I doubt that Carrol has been keeping up with the scholarship around 
capitalism and slavery but the point in my posting this was to 
illustrate the growing consensus that applying the Brenner thesis to the 
civil war is a mistake. Here is Paul LeBlanc weighing in as well:

http://nblo.gs/12Gqy6

Capitalism has been defined by some recent Marxists in a very particular 
way. For example, in his outstanding study The American Road to 
Capitalism, Charles Post has offered a definition that can be summarized 
as follows: an economic system in which private owners of the economy – 
the capitalists (the bourgeoisie) – control the means of production 
(land, raw materials, tools/technology, etc.) and buy the labour-power 
of basically propertyless wage-workers (the proletariat), in order to 
produce commodities (products produced for the market, by labour-power 
being turned into actual labour) that are sold at a profit. A similar 
approach can be found in a number of other Marxist works – for example, 
Segmented Work, Divided Workers by David Gordon, Richard Edwards, and 
Michael Reich, which succinctly defines capitalism as “a wage labour 
system of commodity production for profit.”[4]

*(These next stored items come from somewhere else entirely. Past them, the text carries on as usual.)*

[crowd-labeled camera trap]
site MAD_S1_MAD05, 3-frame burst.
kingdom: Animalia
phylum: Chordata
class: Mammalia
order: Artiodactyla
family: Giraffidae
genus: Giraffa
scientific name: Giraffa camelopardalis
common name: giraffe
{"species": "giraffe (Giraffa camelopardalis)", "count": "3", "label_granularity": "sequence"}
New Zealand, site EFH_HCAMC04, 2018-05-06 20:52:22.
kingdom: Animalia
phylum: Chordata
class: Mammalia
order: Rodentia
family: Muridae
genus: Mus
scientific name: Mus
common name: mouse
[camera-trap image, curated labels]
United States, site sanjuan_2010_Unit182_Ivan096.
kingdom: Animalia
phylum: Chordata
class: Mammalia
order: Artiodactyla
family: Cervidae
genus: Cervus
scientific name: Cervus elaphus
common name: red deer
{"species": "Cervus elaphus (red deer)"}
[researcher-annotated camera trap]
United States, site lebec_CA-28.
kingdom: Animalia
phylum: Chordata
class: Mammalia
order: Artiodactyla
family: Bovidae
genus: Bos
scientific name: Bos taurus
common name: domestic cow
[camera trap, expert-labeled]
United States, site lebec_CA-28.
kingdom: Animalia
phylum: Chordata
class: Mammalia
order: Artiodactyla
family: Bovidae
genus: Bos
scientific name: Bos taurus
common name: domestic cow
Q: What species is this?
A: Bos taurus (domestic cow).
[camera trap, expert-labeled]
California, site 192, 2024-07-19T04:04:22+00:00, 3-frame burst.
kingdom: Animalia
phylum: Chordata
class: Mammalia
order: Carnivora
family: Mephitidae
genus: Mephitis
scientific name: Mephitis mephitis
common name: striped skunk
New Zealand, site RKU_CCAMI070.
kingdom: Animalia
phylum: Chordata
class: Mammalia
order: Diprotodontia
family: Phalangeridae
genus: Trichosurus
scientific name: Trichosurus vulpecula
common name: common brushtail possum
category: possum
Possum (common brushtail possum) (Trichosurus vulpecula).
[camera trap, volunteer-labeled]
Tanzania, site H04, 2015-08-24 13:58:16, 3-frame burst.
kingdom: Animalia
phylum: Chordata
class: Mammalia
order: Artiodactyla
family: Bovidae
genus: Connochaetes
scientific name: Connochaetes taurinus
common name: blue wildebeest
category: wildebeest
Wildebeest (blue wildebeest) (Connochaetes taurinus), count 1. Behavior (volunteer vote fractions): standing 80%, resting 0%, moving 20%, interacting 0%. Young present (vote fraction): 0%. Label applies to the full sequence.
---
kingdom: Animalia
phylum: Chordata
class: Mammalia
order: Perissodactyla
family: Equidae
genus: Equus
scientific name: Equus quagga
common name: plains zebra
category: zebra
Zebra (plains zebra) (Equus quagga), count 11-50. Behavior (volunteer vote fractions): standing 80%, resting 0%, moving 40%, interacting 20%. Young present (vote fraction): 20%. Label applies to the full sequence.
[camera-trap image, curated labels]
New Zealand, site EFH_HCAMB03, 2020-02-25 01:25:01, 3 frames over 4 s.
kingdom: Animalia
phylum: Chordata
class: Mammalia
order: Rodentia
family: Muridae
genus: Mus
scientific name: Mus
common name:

This seems a reasonable description of what happens under capitalism. 
There is, however, a problem that develops when this definition is 
applied to history. For example, before the American Civil War 
(1861-1865) a majority of the labour force in the United States was not 
made up of wage-workers. The Southern economy was predominantly 
agricultural, and the bulk of the Southern agricultural labour force was 
made up of slaves. Combined with the large number of poor white farmers, 
the great majority of labourers consisted of those who did not sell 
their labour-power to capitalists – so by this definition, the Southern 
economy could not be termed capitalism. For that matter, a majority of 
the Northern labour force from colonial times down to the Civil War was 
made up of small farmers, artisans and craftsmen, small shopkeepers – 
only a minority were wage-workers. By definition, it could be argued, 
capitalism simply did not exist in the United States until 1820s or 
1840s or 1860s (which is the position of the afore-mentioned volumes).